Memang benar, jajak pendapat ini menunjukkan bahwa dampak buruk juga akan terjadi di Amerika Serikat.
“Masyarakat Amerika secara umum masih mempunyai pandangan yang baik terhadap Israel dan berpikir bahwa Israel harus hidup dalam perdamaian dan keamanan,” Stephen Walt, profesor hubungan internasional di Sekolah Pemerintahan John F. Kennedy di Universitas Harvard dan salah satu penulis “The Israel Lobby and US Kebijakan Luar Negeri”, kata IPS.
“Tetapi sebagian besar dukungan tersebut cukup lunak, dan sebagian besar orang Amerika tidak mendukung Israel, apa pun yang dilakukannya. Jajak pendapat terbaru ini menegaskan pandangan dasar tersebut, dan menunjukkan bahwa Israel tidak dapat mengandalkan dukungan besar AS jika perundingan perdamaian gagal dan kendali Israel atas Tepi Barat dan/atau Gaza menjadi permanen.”
Namun Leon Hadar, dosen Studi Israel di Universitas Maryland dan analis senior di Wikistrat, tidak setuju dan percaya bahwa jajak pendapat ini hanya memuaskan “angan-angan sebagian orang.”
“Dugaan saya adalah sebagian besar orang Amerika akan mendukung pembentukan sistem demokrasi dan liberal di sini, di sana, dan di mana pun, termasuk di Arab Saudi, Kongo, dan tentu saja Tiongkok,” kata Hadar kepada IPS.
“Tetapi masalah utamanya adalah tidak ada konstituen di AS atau di antara orang-orang Israel dan Palestina yang mendukung formula tersebut.

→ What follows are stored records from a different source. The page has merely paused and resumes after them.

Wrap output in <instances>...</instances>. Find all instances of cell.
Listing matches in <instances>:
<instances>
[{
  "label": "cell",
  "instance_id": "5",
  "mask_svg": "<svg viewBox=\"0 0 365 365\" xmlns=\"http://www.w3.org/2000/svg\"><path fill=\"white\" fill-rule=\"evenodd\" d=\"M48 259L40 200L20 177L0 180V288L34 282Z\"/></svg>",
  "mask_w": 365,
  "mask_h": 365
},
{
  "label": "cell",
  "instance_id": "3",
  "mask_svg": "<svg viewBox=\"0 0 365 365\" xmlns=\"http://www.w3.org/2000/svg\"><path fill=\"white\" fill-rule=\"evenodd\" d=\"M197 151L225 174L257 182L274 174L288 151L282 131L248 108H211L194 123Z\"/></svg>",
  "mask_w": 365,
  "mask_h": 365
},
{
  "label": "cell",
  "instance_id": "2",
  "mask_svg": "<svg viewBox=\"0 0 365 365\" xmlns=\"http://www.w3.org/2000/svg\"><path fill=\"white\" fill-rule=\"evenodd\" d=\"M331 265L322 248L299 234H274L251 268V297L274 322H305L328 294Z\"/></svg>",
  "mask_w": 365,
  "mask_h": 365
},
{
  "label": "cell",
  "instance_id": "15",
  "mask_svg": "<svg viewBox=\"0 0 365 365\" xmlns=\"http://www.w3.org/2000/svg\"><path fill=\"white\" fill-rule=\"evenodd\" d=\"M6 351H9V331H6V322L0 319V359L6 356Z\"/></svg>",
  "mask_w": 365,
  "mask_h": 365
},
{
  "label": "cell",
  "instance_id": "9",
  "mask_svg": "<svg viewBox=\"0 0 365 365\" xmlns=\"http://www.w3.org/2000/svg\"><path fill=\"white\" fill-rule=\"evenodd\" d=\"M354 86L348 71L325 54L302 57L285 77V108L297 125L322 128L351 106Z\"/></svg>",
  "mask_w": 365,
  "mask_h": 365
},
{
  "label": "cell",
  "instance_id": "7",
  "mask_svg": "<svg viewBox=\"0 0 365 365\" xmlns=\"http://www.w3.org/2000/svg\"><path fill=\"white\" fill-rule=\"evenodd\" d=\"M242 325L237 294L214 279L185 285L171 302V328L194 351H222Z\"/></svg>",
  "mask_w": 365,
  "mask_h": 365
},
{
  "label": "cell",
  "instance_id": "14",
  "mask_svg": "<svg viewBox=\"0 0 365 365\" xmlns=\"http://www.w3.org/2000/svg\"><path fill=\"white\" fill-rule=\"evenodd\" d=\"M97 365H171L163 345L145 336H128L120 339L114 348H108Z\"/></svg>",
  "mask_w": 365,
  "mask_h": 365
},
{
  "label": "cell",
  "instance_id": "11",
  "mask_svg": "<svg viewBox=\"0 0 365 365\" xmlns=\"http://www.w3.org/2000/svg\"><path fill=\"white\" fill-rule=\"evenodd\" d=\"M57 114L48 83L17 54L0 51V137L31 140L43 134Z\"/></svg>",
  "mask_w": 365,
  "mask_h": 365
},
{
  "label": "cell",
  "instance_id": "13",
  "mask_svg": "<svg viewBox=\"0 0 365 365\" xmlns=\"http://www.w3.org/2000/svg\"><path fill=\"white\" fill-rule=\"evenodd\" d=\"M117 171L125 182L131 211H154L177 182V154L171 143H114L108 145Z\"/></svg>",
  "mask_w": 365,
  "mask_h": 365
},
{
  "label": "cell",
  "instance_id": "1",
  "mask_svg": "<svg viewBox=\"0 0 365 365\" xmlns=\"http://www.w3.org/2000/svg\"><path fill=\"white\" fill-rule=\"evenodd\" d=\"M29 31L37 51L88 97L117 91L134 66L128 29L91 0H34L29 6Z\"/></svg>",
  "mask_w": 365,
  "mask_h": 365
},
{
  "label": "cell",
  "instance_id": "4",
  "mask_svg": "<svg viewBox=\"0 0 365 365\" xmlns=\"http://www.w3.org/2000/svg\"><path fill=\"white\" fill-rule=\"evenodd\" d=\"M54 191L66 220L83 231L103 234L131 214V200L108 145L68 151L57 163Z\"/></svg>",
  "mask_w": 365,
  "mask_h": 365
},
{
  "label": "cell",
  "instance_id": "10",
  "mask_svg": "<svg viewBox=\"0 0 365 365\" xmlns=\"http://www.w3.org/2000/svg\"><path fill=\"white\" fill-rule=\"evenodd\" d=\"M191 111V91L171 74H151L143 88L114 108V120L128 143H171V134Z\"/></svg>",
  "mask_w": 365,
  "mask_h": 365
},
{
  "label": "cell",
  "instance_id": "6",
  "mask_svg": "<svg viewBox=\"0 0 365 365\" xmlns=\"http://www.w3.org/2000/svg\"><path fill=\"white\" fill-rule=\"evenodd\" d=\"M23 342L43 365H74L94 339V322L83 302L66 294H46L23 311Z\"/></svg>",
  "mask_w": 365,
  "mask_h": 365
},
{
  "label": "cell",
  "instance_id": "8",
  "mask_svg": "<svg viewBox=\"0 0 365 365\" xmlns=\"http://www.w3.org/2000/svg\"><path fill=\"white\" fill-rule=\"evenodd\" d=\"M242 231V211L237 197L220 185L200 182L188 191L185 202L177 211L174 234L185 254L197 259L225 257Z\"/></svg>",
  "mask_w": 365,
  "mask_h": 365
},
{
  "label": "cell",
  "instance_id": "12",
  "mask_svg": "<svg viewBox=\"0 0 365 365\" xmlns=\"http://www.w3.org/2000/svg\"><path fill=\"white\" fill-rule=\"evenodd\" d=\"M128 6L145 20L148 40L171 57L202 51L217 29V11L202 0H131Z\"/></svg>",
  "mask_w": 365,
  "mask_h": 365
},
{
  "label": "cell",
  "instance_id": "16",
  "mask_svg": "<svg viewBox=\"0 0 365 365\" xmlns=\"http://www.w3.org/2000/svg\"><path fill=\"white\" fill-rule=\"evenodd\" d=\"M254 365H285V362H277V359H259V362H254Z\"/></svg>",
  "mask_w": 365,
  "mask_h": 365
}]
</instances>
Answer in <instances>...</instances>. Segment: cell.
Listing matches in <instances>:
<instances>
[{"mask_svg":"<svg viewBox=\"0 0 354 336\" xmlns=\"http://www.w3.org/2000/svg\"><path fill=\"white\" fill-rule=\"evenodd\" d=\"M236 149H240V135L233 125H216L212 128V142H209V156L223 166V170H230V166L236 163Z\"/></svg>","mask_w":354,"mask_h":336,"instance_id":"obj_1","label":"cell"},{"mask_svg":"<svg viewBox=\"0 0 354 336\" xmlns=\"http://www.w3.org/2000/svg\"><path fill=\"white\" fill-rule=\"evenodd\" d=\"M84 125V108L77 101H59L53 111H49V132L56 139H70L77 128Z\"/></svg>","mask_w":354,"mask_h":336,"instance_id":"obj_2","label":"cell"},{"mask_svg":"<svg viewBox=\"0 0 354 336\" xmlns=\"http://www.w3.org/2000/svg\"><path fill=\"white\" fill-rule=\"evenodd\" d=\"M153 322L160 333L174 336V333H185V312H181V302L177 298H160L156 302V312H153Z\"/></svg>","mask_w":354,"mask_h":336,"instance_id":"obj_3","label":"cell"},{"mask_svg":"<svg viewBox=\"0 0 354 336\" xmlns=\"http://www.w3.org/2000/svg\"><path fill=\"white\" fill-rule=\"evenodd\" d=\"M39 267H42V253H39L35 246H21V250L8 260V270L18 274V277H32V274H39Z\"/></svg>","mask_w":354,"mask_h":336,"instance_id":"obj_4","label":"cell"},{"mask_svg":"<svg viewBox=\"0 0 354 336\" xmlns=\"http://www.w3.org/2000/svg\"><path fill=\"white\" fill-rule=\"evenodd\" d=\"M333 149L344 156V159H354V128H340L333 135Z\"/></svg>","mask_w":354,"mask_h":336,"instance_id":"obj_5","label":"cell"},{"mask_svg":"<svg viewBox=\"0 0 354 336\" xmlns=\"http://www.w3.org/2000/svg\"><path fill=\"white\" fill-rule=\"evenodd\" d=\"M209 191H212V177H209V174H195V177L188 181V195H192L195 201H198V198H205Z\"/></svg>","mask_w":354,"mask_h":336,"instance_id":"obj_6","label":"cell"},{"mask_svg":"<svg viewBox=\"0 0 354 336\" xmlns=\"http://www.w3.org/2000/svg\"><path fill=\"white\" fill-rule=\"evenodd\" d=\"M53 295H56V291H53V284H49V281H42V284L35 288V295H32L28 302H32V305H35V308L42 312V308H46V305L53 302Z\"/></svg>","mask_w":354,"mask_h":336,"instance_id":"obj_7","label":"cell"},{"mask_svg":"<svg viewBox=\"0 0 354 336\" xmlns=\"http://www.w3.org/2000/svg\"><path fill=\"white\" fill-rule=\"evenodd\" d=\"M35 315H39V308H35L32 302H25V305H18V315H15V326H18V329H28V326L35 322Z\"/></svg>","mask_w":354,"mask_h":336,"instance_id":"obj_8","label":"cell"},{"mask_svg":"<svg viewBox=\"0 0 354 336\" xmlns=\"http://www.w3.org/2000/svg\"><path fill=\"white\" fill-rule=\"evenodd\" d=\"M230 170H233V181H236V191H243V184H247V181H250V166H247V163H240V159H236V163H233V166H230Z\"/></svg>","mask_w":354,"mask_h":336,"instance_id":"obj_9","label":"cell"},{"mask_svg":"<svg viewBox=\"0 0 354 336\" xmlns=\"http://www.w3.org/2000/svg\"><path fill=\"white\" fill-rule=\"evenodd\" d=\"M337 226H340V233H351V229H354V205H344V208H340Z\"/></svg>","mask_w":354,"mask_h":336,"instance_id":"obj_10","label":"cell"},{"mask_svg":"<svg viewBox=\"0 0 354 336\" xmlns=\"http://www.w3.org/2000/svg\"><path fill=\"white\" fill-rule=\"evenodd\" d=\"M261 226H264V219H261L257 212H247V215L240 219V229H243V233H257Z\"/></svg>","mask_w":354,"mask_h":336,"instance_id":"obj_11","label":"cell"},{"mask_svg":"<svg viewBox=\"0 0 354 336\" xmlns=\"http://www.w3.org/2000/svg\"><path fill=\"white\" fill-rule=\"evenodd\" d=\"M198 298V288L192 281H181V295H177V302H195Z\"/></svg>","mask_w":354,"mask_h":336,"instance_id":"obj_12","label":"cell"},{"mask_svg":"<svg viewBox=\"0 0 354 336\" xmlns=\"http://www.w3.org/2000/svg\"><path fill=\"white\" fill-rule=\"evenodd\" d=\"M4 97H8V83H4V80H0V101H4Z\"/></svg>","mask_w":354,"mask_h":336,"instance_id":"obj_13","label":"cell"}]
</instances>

Hal ini sangat berbeda dengan kisah di Afrika Selatan ketika terdapat konstituen yang kuat di negara ini, termasuk Kongres, yang mendorong hal tersebut.”
Telhami tidak setuju. “Ini mungkin tidak berdampak langsung pada kebijakan luar negeri. Saya tidak berharap dukungan sebesar 80 persen terhadap satu negara demokratis tidak akan berarti Gedung Putih dan Departemen Luar Negeri akan tiba-tiba mendukungnya. Namun hal ini menimbulkan banyak tekanan dari masyarakat sipil.
“Kebijakan luar negeri AS didasarkan pada banyak pertimbangan, dan di dalam negeri lebih responsif terhadap kelompok yang lebih terorganisir dan saat ini berarti kelompok yang mendukung posisi pemerintah Israel. Namun menurut saya wacana itu sendiri akan mengubah prioritas dan memberikan banyak tekanan pada hubungan.
“Ini berarti mendorong pemerintah untuk bertindak mengatasi masalah ini. Kita melihatnya sekarang, dengan boikot akademis dan boikot terhadap produk pemukiman. Hal-hal tersebut dapat terjadi pada tingkat yang mengubah dinamika pembuatan kebijakan.”
ZNetwork didanai semata-mata melalui kemurahan hati para pembacanya.